After defeat and rest, Gore returns to public

Meetings with backers part of strategy to test potential for run in 2004

June 10, 2001|By Susan Baer | Susan Baer,SUN NATIONAL STAFF

WASHINGTON - For a while, Al Gore's post-election life looked like that of any private citizen - well, any private citizen who has Secret Service protection and a spokesman.

He went to the movies, took his wife to New York to see "The Producers" for their anniversary, expanded his backyard deck, went to his son's lacrosse games, put on too much weight.

But now, six months after losing the presidential race in an extraordinary protracted battle and finding himself in the political wilderness, the former vice president's life is beginning to resemble the very public, very busy life he had led for most of the past 24 years - a life of speeches and donor dinners, airports and hotel rooms, parties, policy and politics.

Those close to Gore say he is not likely to re-enter the public arena in earnest until this fall, and, in his cautious and deliberate manner, is still pondering, as one associate says, "how he wants to emerge."

But as Democrats - and Gore himself - debate his political viability in the aftermath of his historic, photo-finish defeat, the nominee who won the popular vote but lost in the Electoral College appears to be at least laying the groundwork for a comeback.

"Privately, he's reaching out to a network of political friends and supporters, but it's all pretty low-key," says Carter Eskew, Gore's chief strategist in the 2000 campaign.

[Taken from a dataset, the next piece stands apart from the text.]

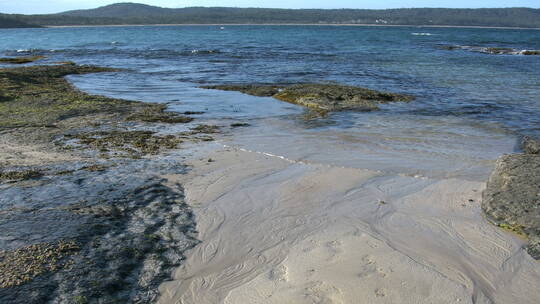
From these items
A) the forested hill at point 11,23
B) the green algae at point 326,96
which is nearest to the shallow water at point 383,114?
the green algae at point 326,96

In recent weeks, Gore has held informal get-togethers with friends and supporters across the country, including one last week in Minneapolis, where he was giving a speech.

The lunches and dinners are not fund-raisers, Gore's spokesman Kiki McLean says, but rather a way for the former Democratic nominee to thank his supporters. They are also a way to keep once and possibly future contributors interested.

Similarly, Gore recently held a cocktail party at his Tudor-style home in Arlington, Va., for about 100 senior staffers from his campaign, and a larger cash-bar party for more than 1,000 campaign workers at a downtown brew pub where chants of "Gore in Four" greeted the jeans-clad headliner as he shook hands.

He has been talking to supporters about establishing a policy institute in Tennessee - perhaps connected to Vanderbilt University, where he attended divinity school for a year - as well as a political action committee.

"I'm sure he will do everything possible to keep all of his options open," says his 2000 campaign press secretary, Chris Lehane.

`Not sitting around moping'

Friends and associates say that in their conversations and e-mail with Gore, he has generally appeared upbeat and optimistic and, outwardly at least, not obsessed with his heartbreaking loss.

"Has he fully internalized it? As with anyone, it will take some time," one associate said. "But he's not sitting around moping."

Those close to Gore say that, like most of his former staff, he believes he would have won the presidency if the Supreme Court had allowed the Florida recount to be completed. But they say his victory in the popular vote has softened the blow, making his feelings of rejection less painful than they otherwise might be.

Eskew says Gore is also heartened by two lessons he believes the public has learned from the contested election and George W. Bush's victory: that everyone's vote does matter, and that there are major differences between the parties.

"That doesn't mean he didn't feel disappointment and it wasn't difficult for him," the former campaign strategist says. "But he soldiered through it."

Writing and teaching

In fact, he has thrown himself into his new career as a teacher as well as a book he is writing with his wife on the family in America.

In the fall, Gore will resume teaching at Columbia University's Graduate School of Journalism, Nashville's Fisk University and Middle Tennessee State University, three schools where he taught courses last semester.

He is also developing a curriculum at the University of California, Los Angeles, for a program on "family-centered community building," a subject he plans to lecture on at several universities. And with former Tennessee governor and two-time GOP presidential candidate Lamar Alexander, he is planning a one-day seminar at Vanderbilt in August on grass-roots political advocacy and civic involvement.

Like former President Bill Clinton, Gore has been hitting the lecture circuit, in some cases collecting sizable paychecks from corporations and industry groups such as the Travel Industry Association of America.

`Gracious thing to do'

Friday, he gave the commencement speech at Sidwell Friends School, the elite private school in Washington from which his son, Albert III, was graduating. And this week, he is scheduled to speak at an Anti-Defamation League dinner in Nashville in honor of Gore and his wife, Tipper, and then head to Seoul, South Korea, to speak at a conference on peace and the environment.